The comedian was out at a shopping plaza Saturday in Calabasas with a friend, where it looks like he was sent out to make a food run. He ran into a pap on the way out -- walking on his own two feet, no less, and looking pretty solid -- and gave the guy a health update.
Kevin says he's grateful to be alive, and that he'll be getting back to work slow and steady ... seems he's in no rush to get on the grind again, enjoying time with his fam.
Then comes a pretty eyebrow raising moment ... Kevin walks to his car -- a 1969 Camaro, he tells the photog -- and gets in the driver's seat ... and then pulls away like it's nothing.

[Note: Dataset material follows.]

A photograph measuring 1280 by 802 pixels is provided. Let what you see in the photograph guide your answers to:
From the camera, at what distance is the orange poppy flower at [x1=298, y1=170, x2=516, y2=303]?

Even more troubling ... it doesn't clearly look like he pulls a shoulder harness over himself, at least from the angle we're seeing here -- which is a straight-on shot through the windshield. We looked into it, and shoulder belts were a rarity in the '69 model. Lap belts were there, but not all these old cars had the newly-enforced safety harness all cars have today.
Obviously, this is a big deal for a couple different reasons. The fact that Kevin's driving at all should be a little worrying, but driving another souped-up oldie like this might as well be a death wish, considering what he just went through about a month ago with the crash.
Remember, Kevin's 1970 Plymouth Barracuda also didn't have safety harnesses. Had they been there ... we're told it could've helped alleviate the injuries Kevin and co. endured.
Y'know the "Oh no, baby" meme? Yeah, that's us right now ... what are you doing, KH???